Let's review another Selenium CDP example:

image

This example is very similar to what we saw earlier.

In the first 3 lines - we initialize a driver, get devTools instruments, and create a session.

ChromeDriver driver = new ChromeDriver();
DevTools devTools = driver.getDevTools();
devTools.createSession();

Then we enable the Log-related domain. This is the instruction which does not return any information, it’s a mere instruction to enable the Log domain.

devTools.send(Log.enable());

Now we add a listener. Adding a listener is what allows us to listen to events.

devTools.addListener(Log.entryAdded(),
	logEntry -> (
		System.out.println(“log: ” + logEntry.getText());
 		System.out.println(“level: ” + logEntry.getLevel());
));

We tell the script to inform us when any entry of log events happens on the server.

This covers how Selenium is able to support its domains, events, and commands for almost any protocol version that comes in. But it’s version specific. If we send something today, the code works. Tomorrow it might have more parameters, or an event name changed, some features deprecated. The script may or may not work. We must be extra cautious version-specifics-wise.

We’ve accounted for how Selenium supports raw CDP. As SDETs, we need to understand it, the commands and domains that exist, what they do, why they do it - there are a lot of processes and overhead for any tester to understand and then execute this in the raw form. Selenium just provides the support because the maintainers don’t have that BiDi stuff setup fully yet. This is not a recommended way of doing things. Anyone maintaining this code incurs a lot of overhead. But if you really need it, this is the way to get started, because it’s supported in all Selenium language bindings.

One source to check for the Selenium CDP documentation is https://www.selenium.dev/documentation/webdriver/bidirectional/.

Another source is the CDP web site https://chromedevtools.github.io/devtools-protocol/. Be cautious with the experimental features, as those might get deprecated at any time.

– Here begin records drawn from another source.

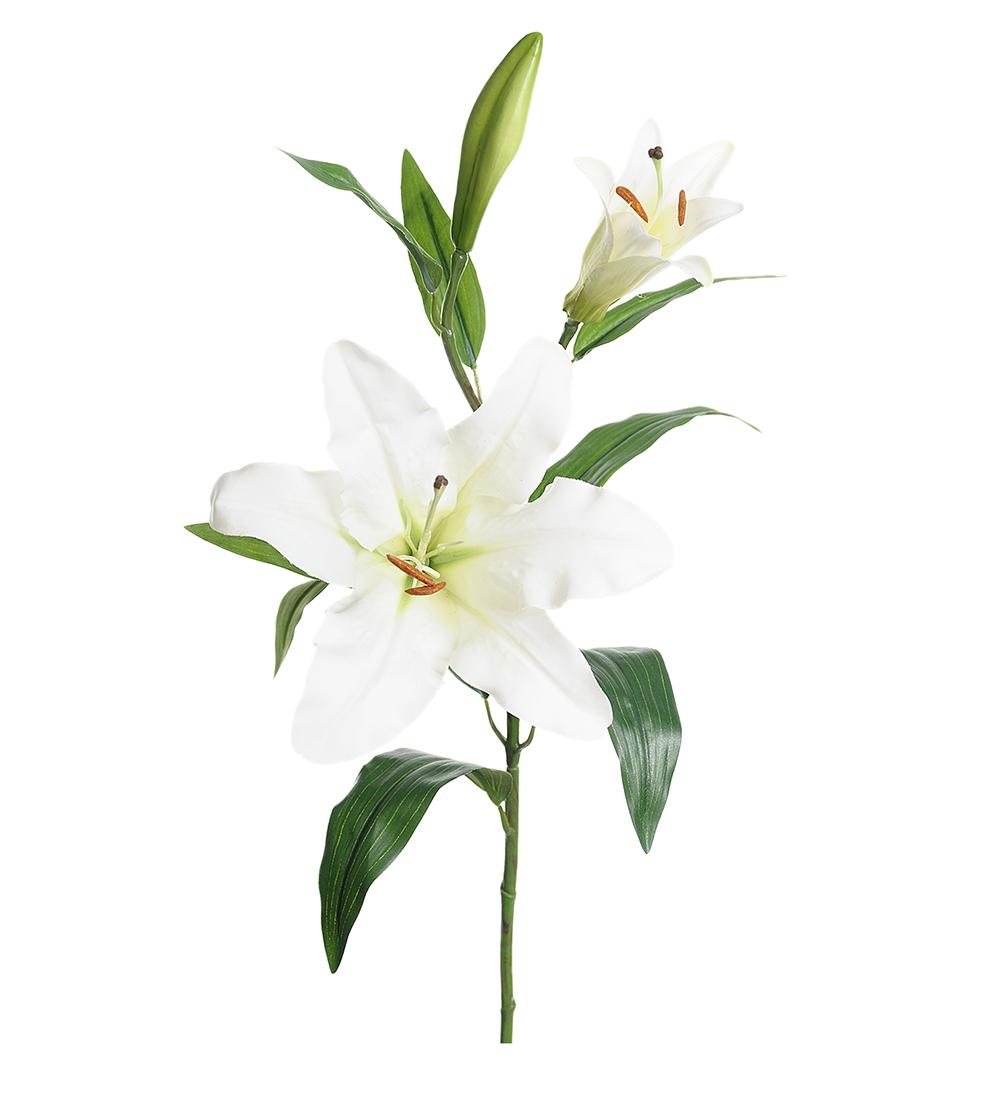 Mr Plant Lilja 70 cm hvit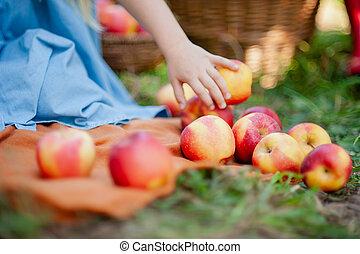 fruits, enfantqui commence à marcher, girl, harvest., orchard., pomme, jardin, concept., manger, beau, récolte, automne, organique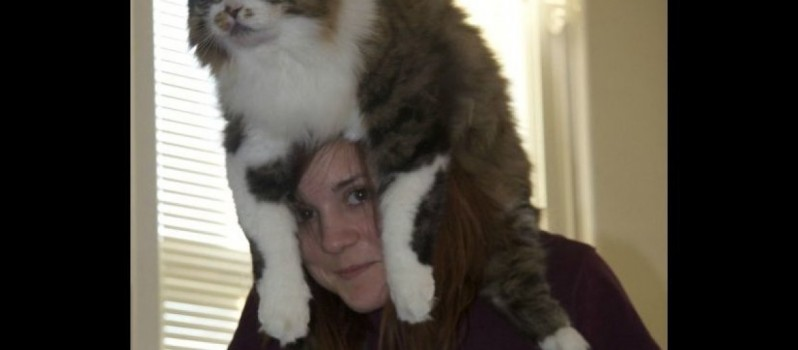 Cats As Funny Hats
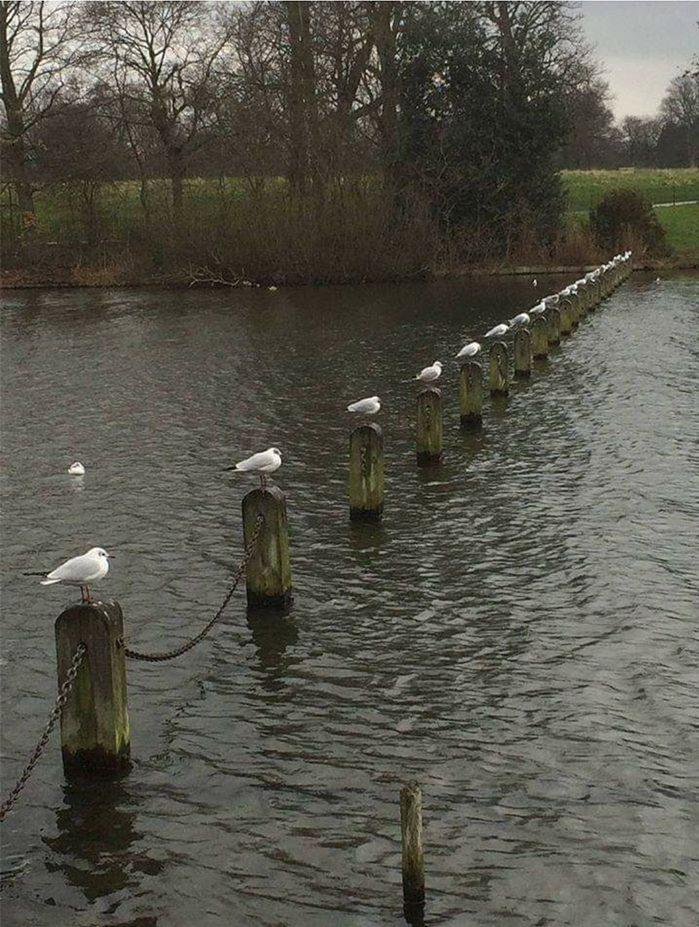 seagulls feet apart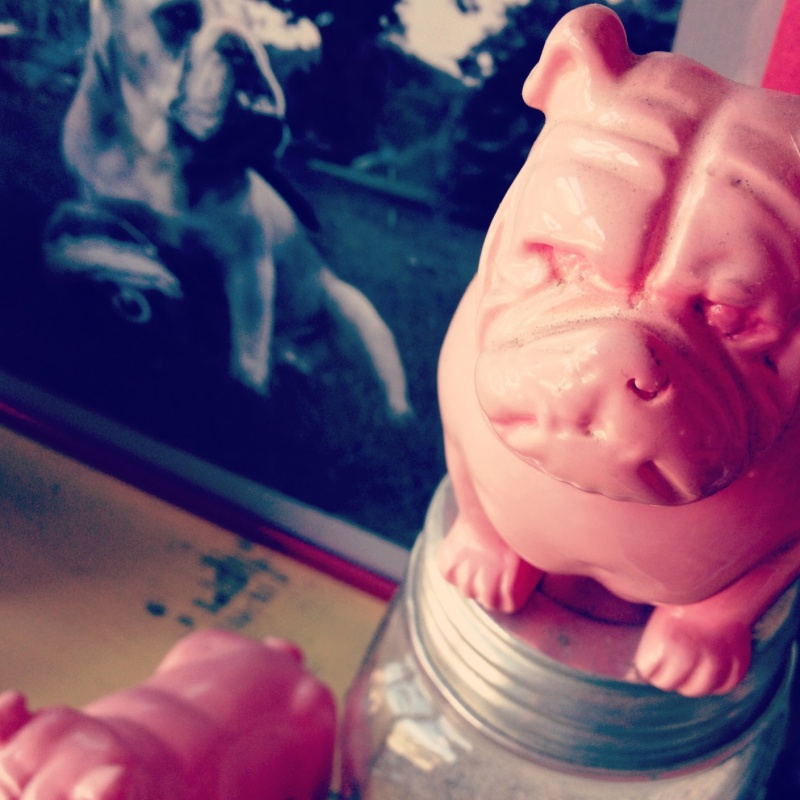 pink-bulldog-guard-mason-jar-display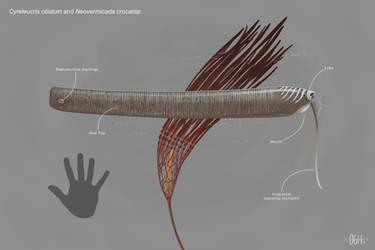 Fish and Kelp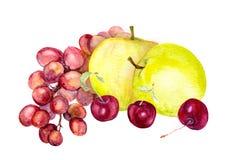 Aquarellfrüchte: Apfel, Traube, Kirsche watercolour Stockbild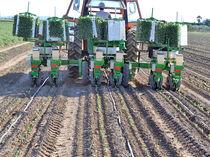 Lettuce transplanter / tomato / tobacco / semi-mounted
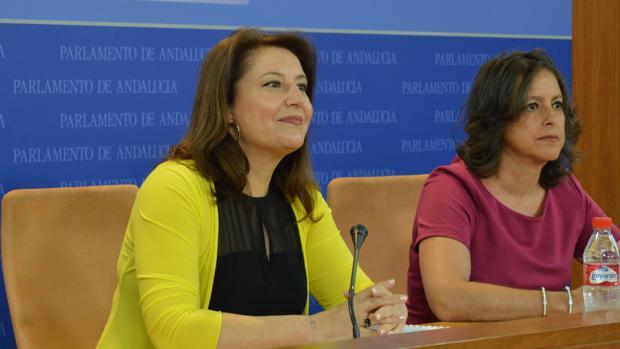 Carmen Crespo, durante su intervención este miéroles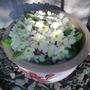 Spring_2013 (Oenothera caespitosa (Tufted Primrose))
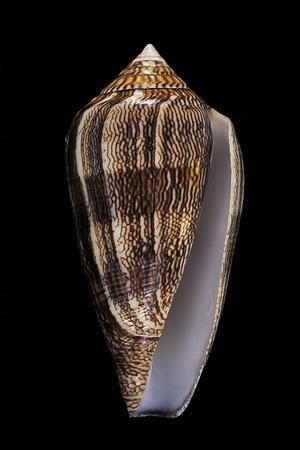 Conus Cholmondeleyi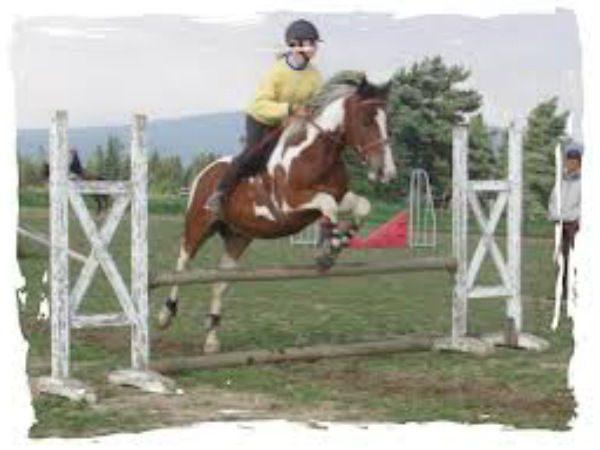 Concours de Sauts d'Obstacles à Sembadel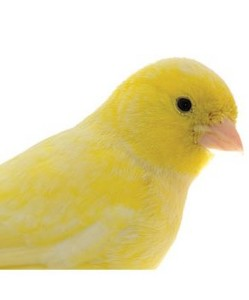 Crystal Canary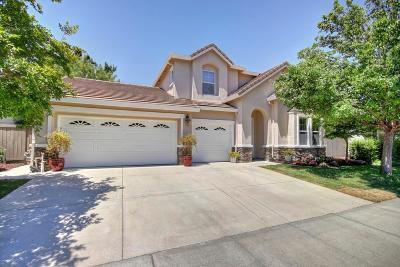Sacramento Single Family Home For Sale: 4827 Verena Lane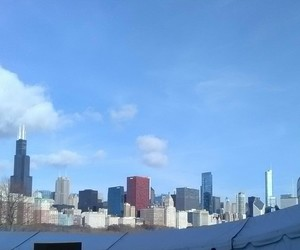 beautiful, chicago, and cities image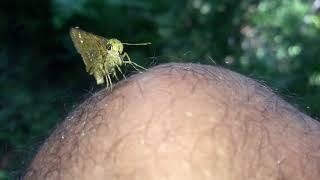 एउटा अनौठो पुतली जस्ले आफ्नो पिसाव आँफै खान्छ। A new butterfly that feeds own urine.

Selenium supports all the CDP domains, events and commands listed in the protocol page above. Since it’s version-specific, with each new Chrome version the BiDi maintainers download the protocol, which is available in the open source repository, do the mapping, generate all the classes with respect to the binary, which is attached to Selenium libraries and sort of ship it out. It’s a lot of work per version that they try to keep up with. When a new version comes in, they try to release it within a week, so that they can support the latest CDP protocol.

CDP - Automation Tools

Playwright and Puppeteer use CDP to control Chromium-based browsers (Chrome, Edge, Opera) programmatically for web automation and testing purposes.

For example, in order to Click a button, WD Classic would identify the button element, move the mouse cursor over the element (it injects a mouse event) and perform the click action on that element. CDP simulates the analogous Click action on the button in a different way. CDP has a different implementation in the back-end, when we perform the Click action.

In short, CDP performs 3 actions in the back-end:

  1. DOM.performSearch -- performs the search operation to identify the element
  2. DOM.querySelector -- uses querySelect to select the element
  3. DOM.dispatchEvent -- dispatches an event to simulate the Click action on that element

Here is a specific example of CDP implementation by Puppeteer:

await page._client.send('DOM.performSearch', { query: buttonSelector });
// id for search results
await  page._client.send('DOM.performSearch', { query: ' ', searchId });
await  page._client.send('Input.dispatchMouseEvent', { type: 'mousePressed', ... });
await  page._client.send('Input.dispatchMouseEvent', { type: 'mouseReleased', ... });

WD Classic vs CDP

In recent years, CDP has gained a lot of traction in the automation industry. Let's compare how WD Classic and CDP implementation differs side-by-side.

WD Classic CDP
🔵 Standard protocol, supported by all browsers 🔵 Supports only Chromium-based browsers
🔴 Communicates via HTTP requests 🔴 Communicates via WebSocket
🟣 Does not support low-level controls 🟣 Supports low-level controls

🔵 WD Classic is a standard protocol designed according to the W3C specificiation.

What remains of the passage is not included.